Karena semakin banyak orang yang tertarik dengan kereta api KTM, institusi pemerintah di Singapura pun cemburu. Mereka mencoba membuat kampanye tersendiri di internet melalui Singapore Memory Project. Namun, platform tersebut tidak memiliki diskusi dan komentar yang semarak seperti grup Facebook yang telah dijelaskan sebelumnya. Hal itu menggambarkan sifat hubungan negara-masyarakat dalam praktik pembuatan memori digital. Memori kolektif tak mampu dilawan narasi negara.

Bagian belakang Stasiun Cicalengka yang diabadikan K. Kroitzsch antara1900-1910. (Sumber: TM-10014024, collectie.wereldculturen.nl)
Bagian belakang Stasiun Cicalengka yang diabadikan K. Kroitzsch antara1900-1910. (Sumber: TM-10014024, collectie.wereldculturen.nl)

Baca Juga: KELAKUAN NETIZEN: Mudik Virtual
KELAKUAN NETIZEN: Lagu dan Laku Netizen Beriman

Ide untuk Cicalengka

Ada beberapa hal penting mengapa hal serupa tampaknya harus mulai dilakukan untuk kasus penghancuran bangunan lama Stasiun Cicalengka. Alasan pertama tentu karena telah jelas bahwa penguasa tak terlalu peduli terhadap memori kolektif yang dimiliki warganya.

Kedua, melalui gerakan memori kolektif digital, ingatan massa dapat terbangun secara lebih partisipatoris. Dampaknya, akan lahir lebih banyak sumber sejarah yang otentik. Hal itu telah tergambar dalam komentar dari warga yang memberikan beberapa catatan dalam artikel tentang Cicalengka yang dimuat BandungBergerak.id.

Ketiga, cara-cara ini akan lebih menggerakkan warga secara lebih luas, tak hanya masyarakat di sekitar Cicalengka. Siapapun yang memiliki ingatan tentang stasiun Cicalengka dapat bergabung dan membagikan catatannya sendiri.

Dalam tataran praktis, komunitas literasi atau pegiat sejarah di Cicalengka dapat membuat komunitas di Facebook dan mengundang sebanyak-banyaknya orang untuk membagikan kenangannya. Facebook masih menjadi platform yang paling efektif, karena kemudahan untuk berbagi dan berinteraksi. Di laman tersebut, buatlah daftar ide arsip atau memori apa yang dapat dipancing agar publik membagikannya.

Kegiatan luar jaringan pun menjadi sangat penting, seperti Tjitjalengka Historical Trip yang telah dilakukan. Atau ide-ide perlawanan melalui seni yang dikemukakan dalam siniar bersama BandungBergerak.id. Kegiatan itu bisa menjadi pemantik agar gaung pengumpulan memori kolektif bisa lebih aktif dan partisipatif. Terakhir, memanfaatkan jejaring komunitas patut diperkuat untuk memberi tenaga yang lebih besar.
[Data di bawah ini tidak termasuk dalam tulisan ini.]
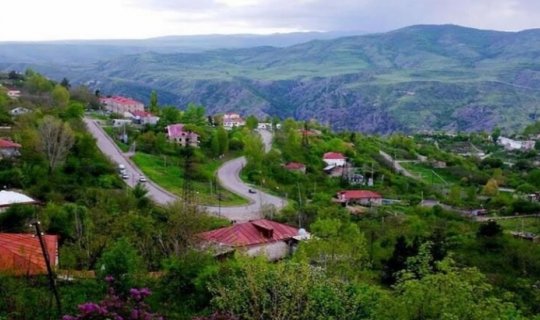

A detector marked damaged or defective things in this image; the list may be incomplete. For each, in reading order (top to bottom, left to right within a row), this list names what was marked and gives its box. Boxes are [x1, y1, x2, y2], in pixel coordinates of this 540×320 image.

rusty red roof [0, 232, 58, 276]
rusty red roof [198, 220, 300, 248]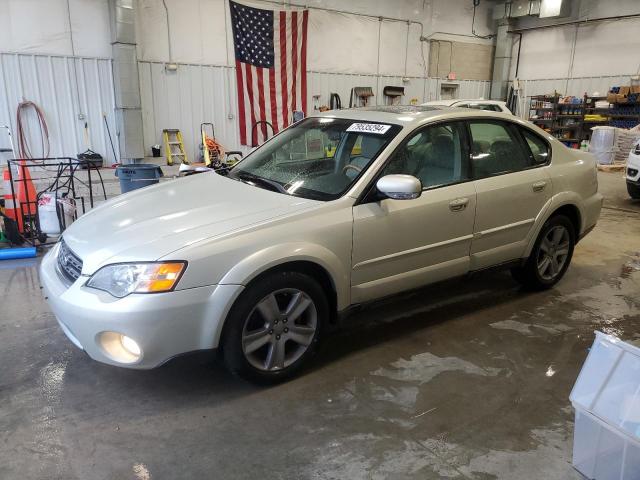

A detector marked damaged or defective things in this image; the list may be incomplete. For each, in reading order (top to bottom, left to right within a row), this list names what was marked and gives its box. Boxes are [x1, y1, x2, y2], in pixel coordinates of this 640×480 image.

shattered windshield [229, 118, 400, 201]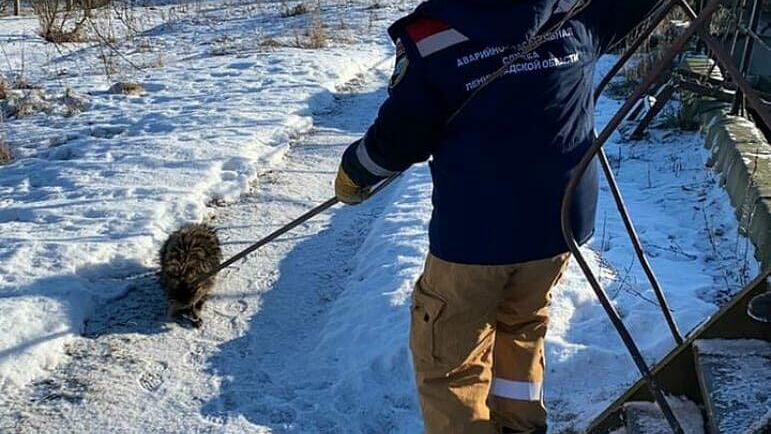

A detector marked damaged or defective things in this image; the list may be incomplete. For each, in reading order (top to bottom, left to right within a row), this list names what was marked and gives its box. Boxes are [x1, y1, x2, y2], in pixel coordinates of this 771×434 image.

rusty metal frame [560, 0, 771, 432]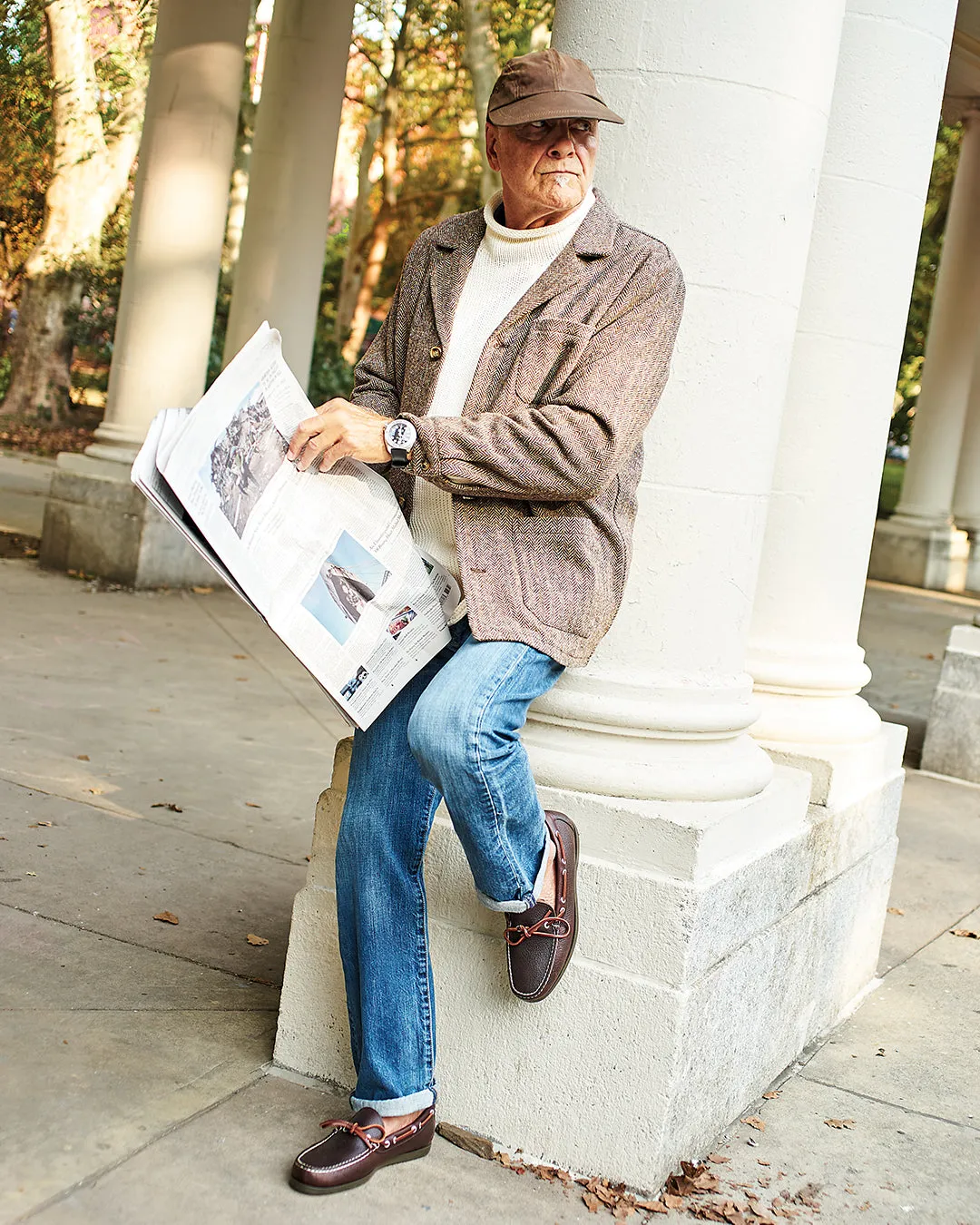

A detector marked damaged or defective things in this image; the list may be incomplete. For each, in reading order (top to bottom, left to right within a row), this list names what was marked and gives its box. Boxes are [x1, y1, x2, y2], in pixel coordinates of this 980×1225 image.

pavement crack [799, 1078, 980, 1132]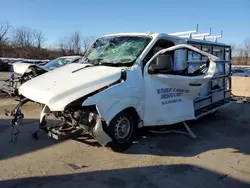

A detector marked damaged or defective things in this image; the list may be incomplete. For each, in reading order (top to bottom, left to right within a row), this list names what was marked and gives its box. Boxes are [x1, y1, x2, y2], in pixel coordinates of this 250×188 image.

shattered windshield [83, 35, 151, 65]
crumpled hood [19, 63, 122, 110]
damaged white van [10, 30, 231, 151]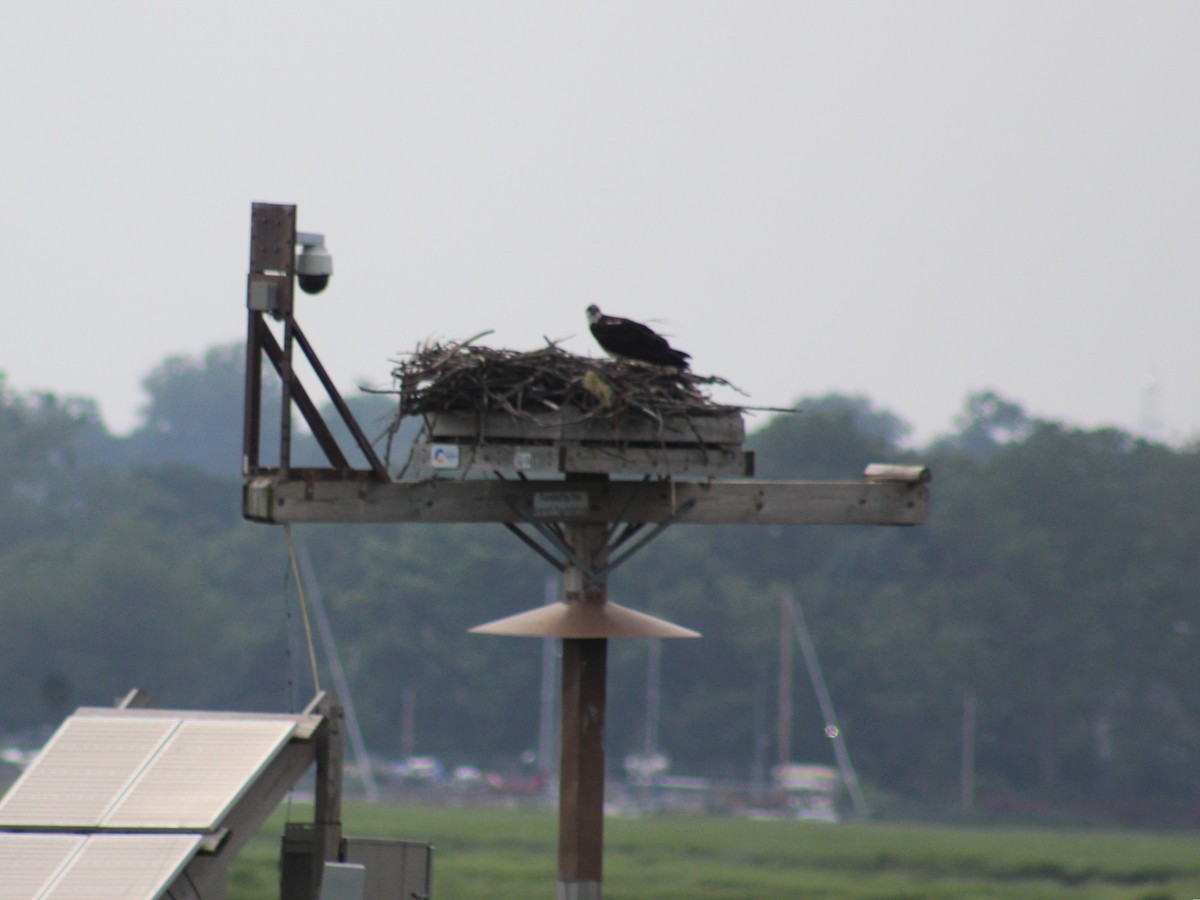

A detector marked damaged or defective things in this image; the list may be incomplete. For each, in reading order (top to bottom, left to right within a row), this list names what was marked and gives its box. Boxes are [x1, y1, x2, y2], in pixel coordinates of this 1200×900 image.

rusty metal post [554, 520, 604, 900]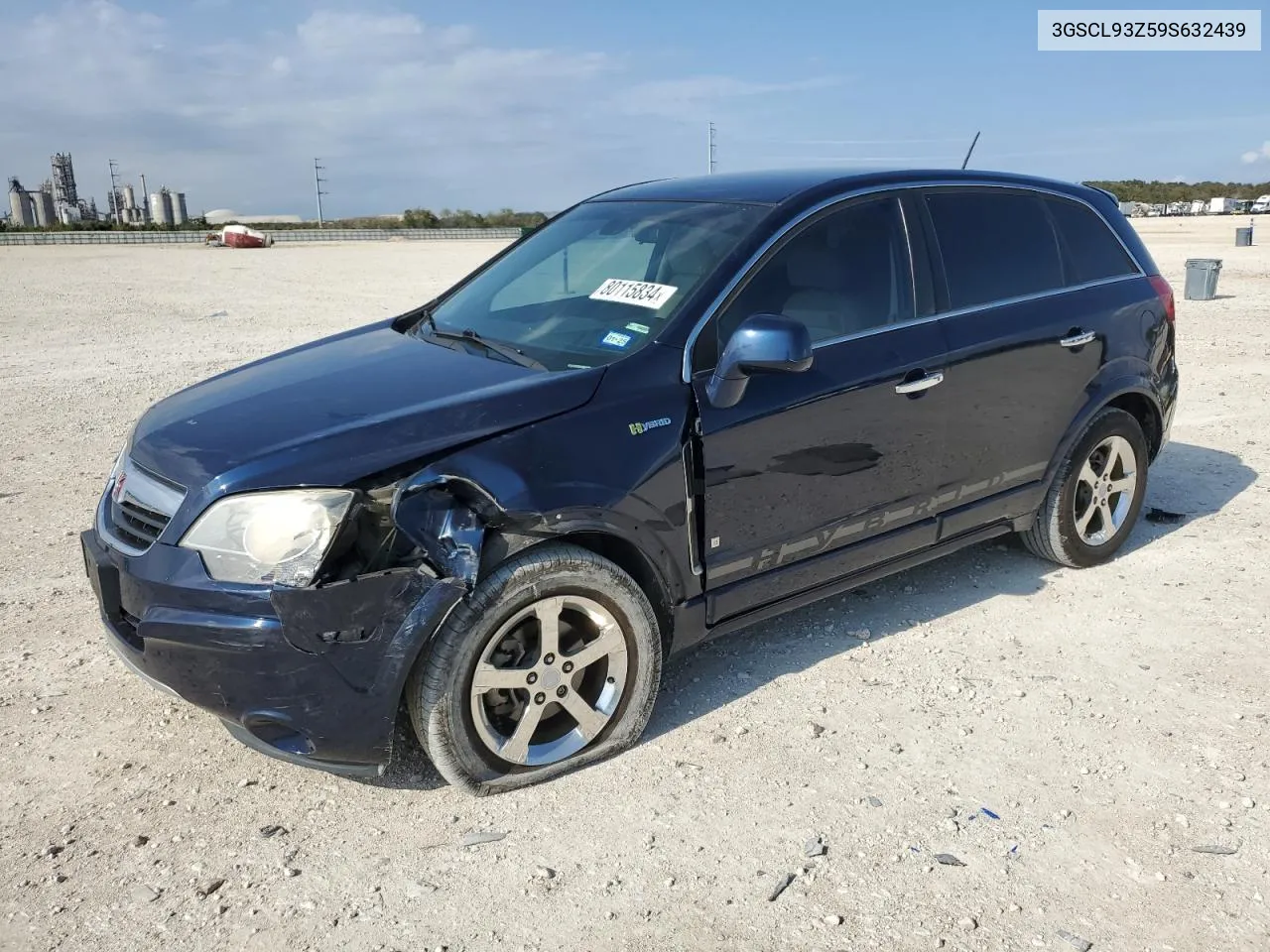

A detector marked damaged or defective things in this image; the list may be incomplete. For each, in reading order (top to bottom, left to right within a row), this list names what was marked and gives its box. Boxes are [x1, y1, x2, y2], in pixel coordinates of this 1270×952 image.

crumpled hood [130, 320, 604, 500]
damaged front bumper [80, 525, 467, 776]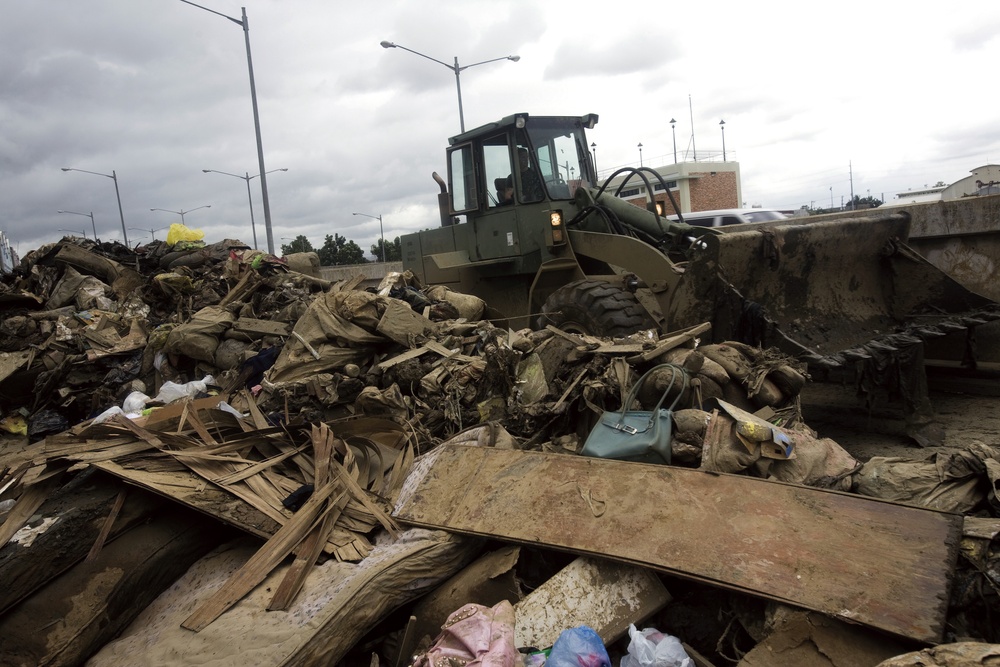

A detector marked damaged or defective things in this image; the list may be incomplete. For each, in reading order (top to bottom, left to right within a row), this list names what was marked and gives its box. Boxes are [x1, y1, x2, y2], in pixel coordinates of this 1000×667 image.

splintered wood board [390, 446, 960, 644]
broken plywood [392, 446, 960, 644]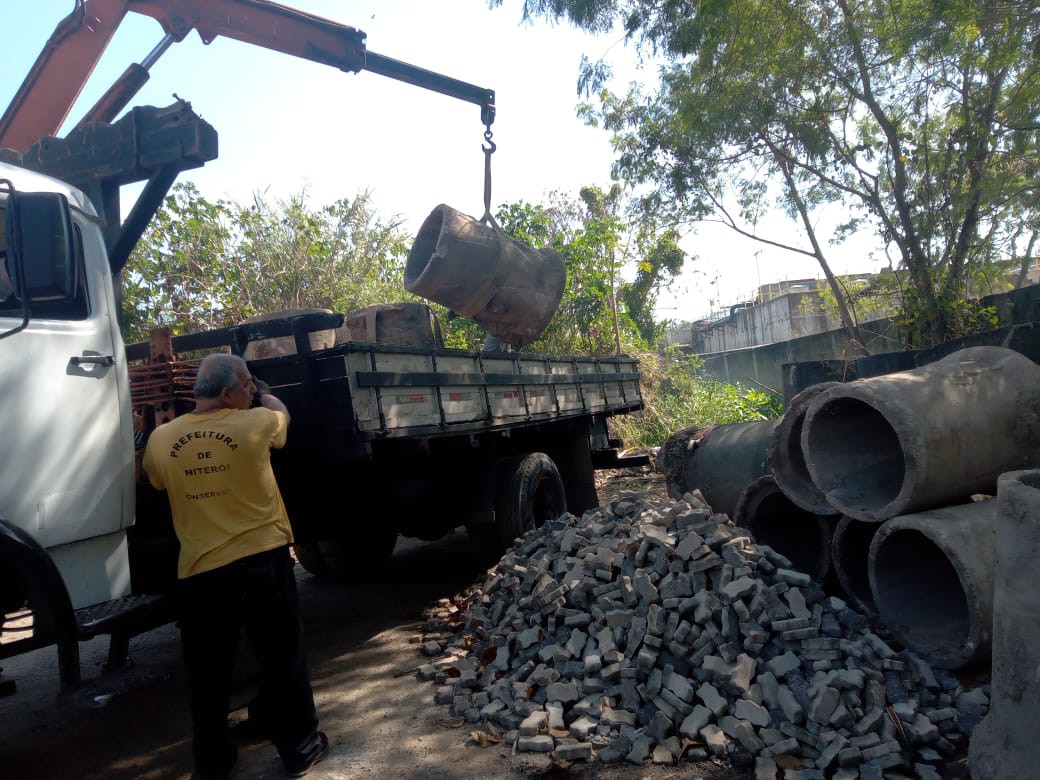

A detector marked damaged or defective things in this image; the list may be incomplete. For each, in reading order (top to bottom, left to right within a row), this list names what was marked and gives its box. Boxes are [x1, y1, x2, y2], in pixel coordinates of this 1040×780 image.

rusty concrete pipe [661, 422, 777, 520]
rusty concrete pipe [736, 474, 832, 582]
rusty concrete pipe [765, 382, 844, 515]
rusty concrete pipe [827, 515, 877, 619]
rusty concrete pipe [802, 349, 1040, 522]
rusty concrete pipe [865, 501, 994, 673]
rusty concrete pipe [969, 470, 1040, 780]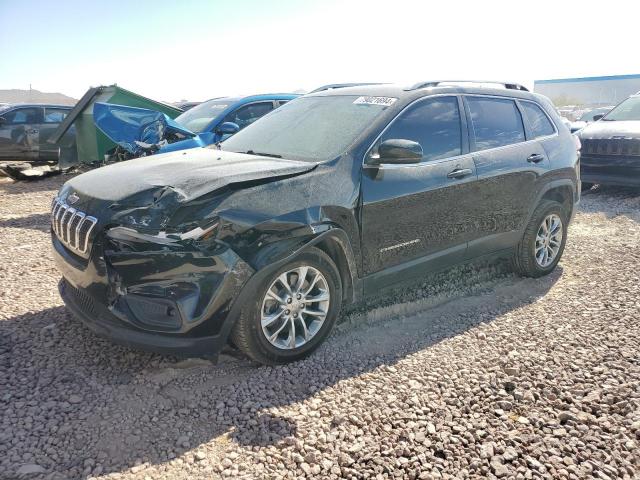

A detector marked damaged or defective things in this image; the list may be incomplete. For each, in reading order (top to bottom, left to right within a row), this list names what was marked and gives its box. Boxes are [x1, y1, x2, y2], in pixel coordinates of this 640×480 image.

damaged front end [92, 102, 196, 162]
crumpled hood [576, 121, 640, 140]
crumpled hood [67, 149, 318, 203]
black damaged suv [51, 81, 580, 364]
front bumper damage [52, 231, 254, 358]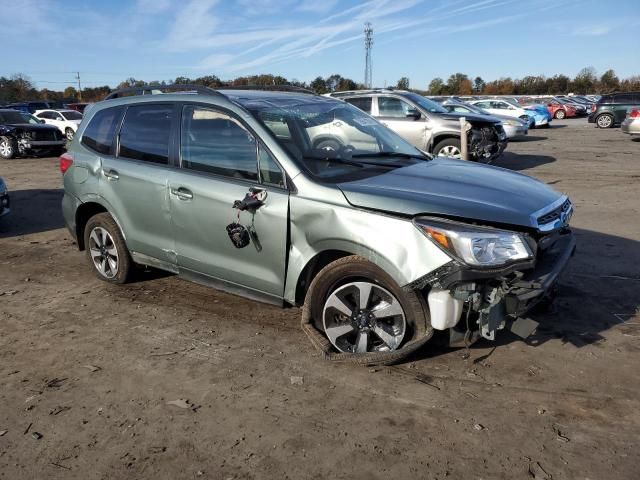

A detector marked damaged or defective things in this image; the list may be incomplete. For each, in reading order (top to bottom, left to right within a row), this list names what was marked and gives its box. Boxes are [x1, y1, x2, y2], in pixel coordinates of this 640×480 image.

crumpled hood [338, 158, 564, 229]
damaged front bumper [420, 231, 576, 344]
Sekali lagi, kegiatan ini menjadi penting karena alasan sederhana yang sebenarnya sama-sama kita ketahui, meski ingin sekali menyangkalnya. Bahwa menjadi rakyat ironisnya harus selalu siap kalah, setidaknya kita harus mencari cara untuk mengenang apa yang pernah kita punya. Syukur-syukur pergerakan kita mampu menggoyang keputusan para penguasa.

Kalau mereka belum juga tergerak, mari menyanyikan To Build a Home sambil menangisi tempat kita hidup ini: Cause, I built a home / For you / For me / Until it disappeared/ From me/ From you /And now / it’s time to leave and turn to dust.